BUNDESVERFASSUNGSGERICHT
- 1 BvR 131/03 -
des Herrn V ...
hat die 2. Kammer des Ersten Senats des
Bundesverfassungsgerichts durch
die Richterin Jaeger
und die Richter Hömig,
Bryde
gemäß § 93 b in Verbindung mit § 93 a
BVerfGG in der Fassung der Bekanntmachung vom 11. August
1993 (BGBl I S. 1473) am 10. Februar 2003
einstimmig beschlossen:
Die Verfassungsbeschwerde wird nicht zur
Entscheidung angenommen.
1
Die Verfassungsbeschwerde ist nicht zur
Entscheidung anzunehmen, weil die Voraussetzungen des
§ 93 a Abs. 2 BVerfGG nicht vorliegen. Die
Verfassungsbeschwerde hat keine grundsätzliche
verfassungsrechtliche Bedeutung. Ihre Annahme ist auch nicht
zur Durchsetzung der vom Beschwerdeführer als verletzt
bezeichneten Verfassungsrechte angezeigt. Denn die
Verfassungsbeschwerde hat keine Aussicht auf Erfolg.

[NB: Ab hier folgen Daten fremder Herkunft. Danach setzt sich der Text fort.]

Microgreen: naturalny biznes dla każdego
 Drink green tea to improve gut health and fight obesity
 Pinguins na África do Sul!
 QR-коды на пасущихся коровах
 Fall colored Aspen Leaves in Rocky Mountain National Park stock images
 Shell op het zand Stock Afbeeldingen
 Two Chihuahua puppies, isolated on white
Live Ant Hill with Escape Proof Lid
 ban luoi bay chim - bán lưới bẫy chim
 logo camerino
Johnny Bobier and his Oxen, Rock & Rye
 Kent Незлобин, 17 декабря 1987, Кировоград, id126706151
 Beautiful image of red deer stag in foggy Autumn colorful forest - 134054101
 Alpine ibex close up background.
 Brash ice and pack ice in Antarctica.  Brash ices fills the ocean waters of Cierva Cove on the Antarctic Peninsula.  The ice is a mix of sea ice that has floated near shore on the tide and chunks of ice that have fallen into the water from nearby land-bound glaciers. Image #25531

Hinsichtlich des gerügten Gehörsverstoßes (Art. 103
Abs. 1 GG) ist sie unzulässig, weil sie gegen den
Grundsatz der Subsidiarität verstößt; im Übrigen ist sie
nicht ausreichend begründet (§ 23 Abs. 1
Satz 2, § 92 BVerfGG).
2
Der Subsidiaritätsgrundsatz fordert, dass ein
Beschwerdeführer über das Gebot der Erschöpfung des
Rechtswegs im engeren Sinne hinaus alle prozessualen
Möglichkeiten ausschöpft, um es nicht zu einem
Verfassungsverstoß kommen zu lassen oder um eine geschehene
Grundrechtsverletzung zu beseitigen (vgl. BVerfGE 81, 97
; stRspr). Der Beschwerdeführer hätte vor Erhebung
der Verfassungsbeschwerde die durch das Gesetz zur Reform des
Zivilprozesses vom 27. Juli 2001 (BGBl I S. 1887)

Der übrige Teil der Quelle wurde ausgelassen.